Plus, since the game simulates each citizens (which are assigned to specific jobs), it can get quite confusing to read when you have dozens of different buildings for basic or refined resources and so on (though this is also something that is likely to improve when the interface gets more polish).
And then, there’s the trading system. I ignore this for a while, until my food supply started to run short despite the huge number of farms. Then I actually started trading: and almost everything else became irrelevant.
The trading system is well implemented, if a bit confusing. You must set which resources you have to import and export in your town hall, and then you must build a trading building for each specific resource (with a limited amount). Once you do this, however, it all happens automatically.
And at this point you can just import food (the cheapest) and primary resources, and then sell luxury ones produced from them at a much higher price. And you’re set.
You can argue that “real cities” (or countries) are like this as well. And sure, to an extent I agree, but trading can become viable very early, and so the whole resource gathering aspect of the game becomes obsolete. This is rather unsatisfying, honestly – and this is before getting into any multiplayer meta in which even more mechanics are likely to be completely ignored in the meta arms race.
The system is unsatisfying, to me.
Trading also seems unaffected by the dynamics of diplomacy or what each city actually needs. This dynamic would be very interesting – but it would become quite complex, about which I will speak next.
Inter-city Interaction and Micromanagement
Several cities inhabit the same world map, so there will be war. In the future.

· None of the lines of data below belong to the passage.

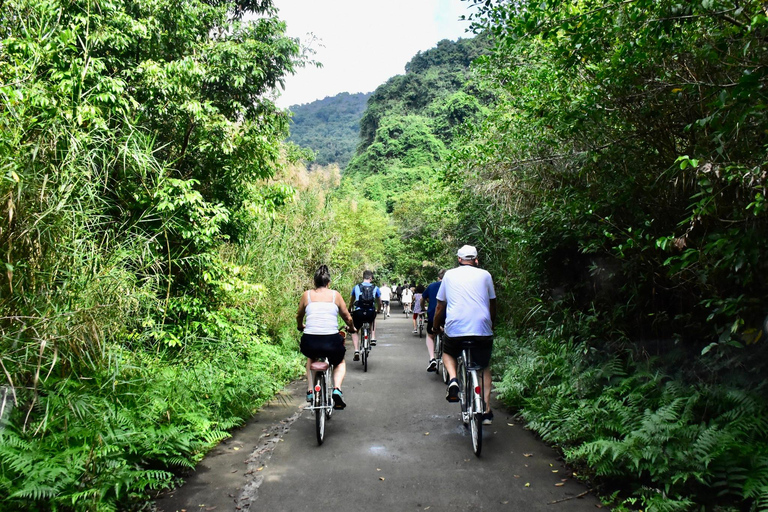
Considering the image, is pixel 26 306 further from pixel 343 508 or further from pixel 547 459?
pixel 547 459

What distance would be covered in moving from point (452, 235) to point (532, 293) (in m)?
10.2

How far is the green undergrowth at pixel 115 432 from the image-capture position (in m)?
3.49

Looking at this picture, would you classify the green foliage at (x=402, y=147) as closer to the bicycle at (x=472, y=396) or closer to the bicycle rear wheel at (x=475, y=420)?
the bicycle at (x=472, y=396)

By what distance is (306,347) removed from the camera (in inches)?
238

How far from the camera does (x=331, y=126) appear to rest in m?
118

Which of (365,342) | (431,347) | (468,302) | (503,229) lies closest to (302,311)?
(468,302)

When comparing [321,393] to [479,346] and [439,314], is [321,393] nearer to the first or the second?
[439,314]

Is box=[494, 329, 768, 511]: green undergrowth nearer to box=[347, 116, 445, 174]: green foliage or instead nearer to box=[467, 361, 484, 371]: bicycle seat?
box=[467, 361, 484, 371]: bicycle seat

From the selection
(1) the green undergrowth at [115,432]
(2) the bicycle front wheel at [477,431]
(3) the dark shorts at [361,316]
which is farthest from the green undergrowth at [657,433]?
(3) the dark shorts at [361,316]

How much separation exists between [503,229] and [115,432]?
7.52m

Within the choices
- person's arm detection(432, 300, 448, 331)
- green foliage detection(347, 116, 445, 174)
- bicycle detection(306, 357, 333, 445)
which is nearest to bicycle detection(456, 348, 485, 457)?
Result: person's arm detection(432, 300, 448, 331)

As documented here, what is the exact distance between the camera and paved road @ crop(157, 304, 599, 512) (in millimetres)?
4070

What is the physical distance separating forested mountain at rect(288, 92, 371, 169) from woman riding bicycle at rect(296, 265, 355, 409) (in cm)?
7534

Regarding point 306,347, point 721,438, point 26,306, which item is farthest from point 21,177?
point 721,438
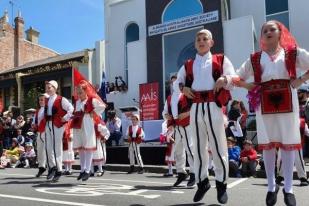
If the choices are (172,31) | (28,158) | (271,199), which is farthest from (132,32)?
(271,199)

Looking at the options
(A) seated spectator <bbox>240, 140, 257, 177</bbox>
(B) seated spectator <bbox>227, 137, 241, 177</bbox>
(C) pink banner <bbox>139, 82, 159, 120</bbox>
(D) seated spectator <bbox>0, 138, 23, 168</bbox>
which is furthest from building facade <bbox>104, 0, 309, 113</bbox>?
(A) seated spectator <bbox>240, 140, 257, 177</bbox>

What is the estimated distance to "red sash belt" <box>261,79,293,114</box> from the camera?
14.6 ft

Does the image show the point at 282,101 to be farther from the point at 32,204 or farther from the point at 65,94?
the point at 65,94

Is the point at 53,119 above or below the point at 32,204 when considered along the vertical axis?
above

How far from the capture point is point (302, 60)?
451 centimetres

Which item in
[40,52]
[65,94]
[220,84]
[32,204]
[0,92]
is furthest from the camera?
[40,52]

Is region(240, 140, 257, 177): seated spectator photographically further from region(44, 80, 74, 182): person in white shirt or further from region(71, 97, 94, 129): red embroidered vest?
region(44, 80, 74, 182): person in white shirt

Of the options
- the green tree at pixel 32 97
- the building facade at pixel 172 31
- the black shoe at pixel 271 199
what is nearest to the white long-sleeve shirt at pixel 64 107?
the black shoe at pixel 271 199

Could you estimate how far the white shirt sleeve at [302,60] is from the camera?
14.7 feet

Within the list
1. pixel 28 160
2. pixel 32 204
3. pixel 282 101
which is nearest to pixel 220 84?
pixel 282 101

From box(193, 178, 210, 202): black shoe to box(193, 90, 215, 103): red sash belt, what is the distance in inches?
36.3

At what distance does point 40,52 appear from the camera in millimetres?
47656

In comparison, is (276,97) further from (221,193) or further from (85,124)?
(85,124)

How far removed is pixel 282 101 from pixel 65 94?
31763mm
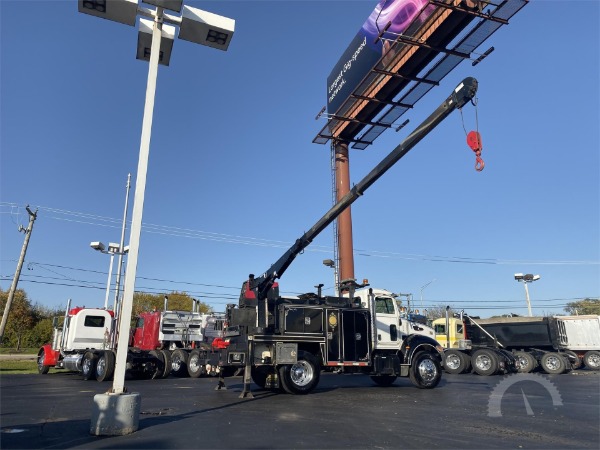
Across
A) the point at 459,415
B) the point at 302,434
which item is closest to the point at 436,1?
the point at 459,415

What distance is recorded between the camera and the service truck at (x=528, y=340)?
23.4 metres

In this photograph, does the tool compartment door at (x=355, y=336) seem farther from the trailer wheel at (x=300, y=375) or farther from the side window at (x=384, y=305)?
the trailer wheel at (x=300, y=375)

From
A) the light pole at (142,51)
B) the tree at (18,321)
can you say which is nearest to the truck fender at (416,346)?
the light pole at (142,51)

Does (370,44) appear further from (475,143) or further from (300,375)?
(475,143)

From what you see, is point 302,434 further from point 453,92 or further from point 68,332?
point 68,332

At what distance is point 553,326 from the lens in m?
24.8

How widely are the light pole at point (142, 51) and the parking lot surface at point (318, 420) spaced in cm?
44

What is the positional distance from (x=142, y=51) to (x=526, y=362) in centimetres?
2342

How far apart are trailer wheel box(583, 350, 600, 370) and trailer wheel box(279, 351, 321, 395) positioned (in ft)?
65.7

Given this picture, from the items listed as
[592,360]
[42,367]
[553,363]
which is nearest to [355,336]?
[553,363]

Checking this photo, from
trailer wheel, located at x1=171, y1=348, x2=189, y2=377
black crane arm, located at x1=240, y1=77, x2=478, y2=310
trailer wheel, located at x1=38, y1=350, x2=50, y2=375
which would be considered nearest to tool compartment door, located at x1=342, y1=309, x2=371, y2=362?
black crane arm, located at x1=240, y1=77, x2=478, y2=310

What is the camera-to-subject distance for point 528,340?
2486 centimetres

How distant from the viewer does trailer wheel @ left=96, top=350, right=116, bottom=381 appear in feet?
54.9

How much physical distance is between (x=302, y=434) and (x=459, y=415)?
12.8 feet
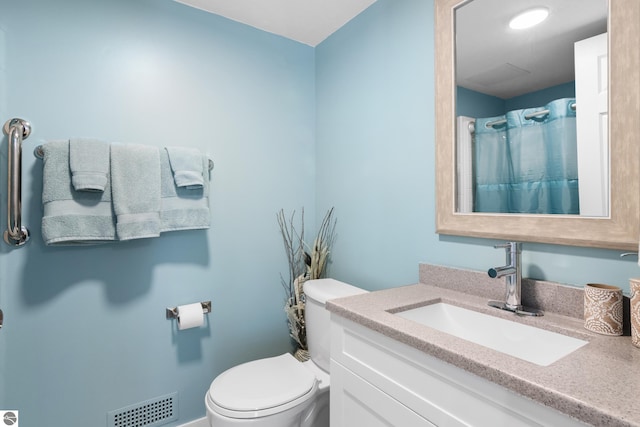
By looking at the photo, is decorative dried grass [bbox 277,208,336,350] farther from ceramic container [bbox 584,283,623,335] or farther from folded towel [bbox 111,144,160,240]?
ceramic container [bbox 584,283,623,335]

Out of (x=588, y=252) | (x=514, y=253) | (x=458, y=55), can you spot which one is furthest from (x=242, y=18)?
(x=588, y=252)

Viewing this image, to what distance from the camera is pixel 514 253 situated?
0.99 metres

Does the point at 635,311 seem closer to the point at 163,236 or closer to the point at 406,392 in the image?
the point at 406,392

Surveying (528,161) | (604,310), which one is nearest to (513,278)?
(604,310)

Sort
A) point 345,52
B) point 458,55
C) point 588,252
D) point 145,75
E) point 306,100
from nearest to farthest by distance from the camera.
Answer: point 588,252 → point 458,55 → point 145,75 → point 345,52 → point 306,100

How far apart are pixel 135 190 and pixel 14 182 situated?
0.40 meters

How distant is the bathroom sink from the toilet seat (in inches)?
22.5

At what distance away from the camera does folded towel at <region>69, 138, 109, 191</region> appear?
1.26 metres

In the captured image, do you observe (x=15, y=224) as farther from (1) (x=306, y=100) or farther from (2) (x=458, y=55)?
(2) (x=458, y=55)

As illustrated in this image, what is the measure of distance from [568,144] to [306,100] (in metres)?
1.45

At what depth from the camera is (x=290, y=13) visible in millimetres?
1692

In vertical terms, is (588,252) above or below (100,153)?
below

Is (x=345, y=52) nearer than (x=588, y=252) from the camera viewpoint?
No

There isn’t much there yet, however. All you can do is “conquer” cities with a press of a button, which uses “influence” points. The system is simply not implemented, yet.
This could be it for this section, but let’s think a bit further.
I don’t believe that the multiplayer will work very well – because of the micromanagement aspect of the game. The diplomacy and warfare can’t be very deep when you already have to keep an eye on individual jobs and supply chains.
Let’s take up my previous point – trading dynamics. If there were supply and demand, between cities, the trading could be very interesting. Perhaps also trade embargos. Then you would need to pay attention to meso-level relations between cities and which resources can be best harvested in their provinces to decide how to set your own trade up. But this adds a big cognitive load, and one that is completely separate from the micro-level job assignment and building placement.
Gaining control of specific provinces could also be much more important than whether you 13th storehouse is close enough to the beeswax producer.
War would add a whole other component with army management and maybe even having to fortify buildings.
No need to get into that just yet, however. My point is that it seems a daunting task, and the one that is the farthest from being implemented in the game.
I don’t want to sound too negative, since the game is very very early. However, its most daunting task (and most original) is the farthest from being implemented.
Right now, the game has many resources, many buildings, many systems, but it’s not at all clear that they work together well yet – let alone when the complexities of diplomacy and war are added.
So far, it seems that design was on the basis of “addition” – add this mechanic, add this resource, add this, add that, and pray all will be balanced at some point in the future. My guess is that refinement will have to bet on subtraction, or the game will crumble under its own weight.
So, should you get the game?
I think it’s far too early. The game is functional, though it has big balance and performance problems; beyond that, it doesn’t do anything new, yet.
You *can* get the game and play it. Maybe it will be worth it for the biggest fans of city-building games, curious about where the genre may be going, but I doubt it’ll be a satisfying experience for a while.
It’s an ambitious effort, and worth keeping an eye on over the next few years, but I would advise waiting, for the time being.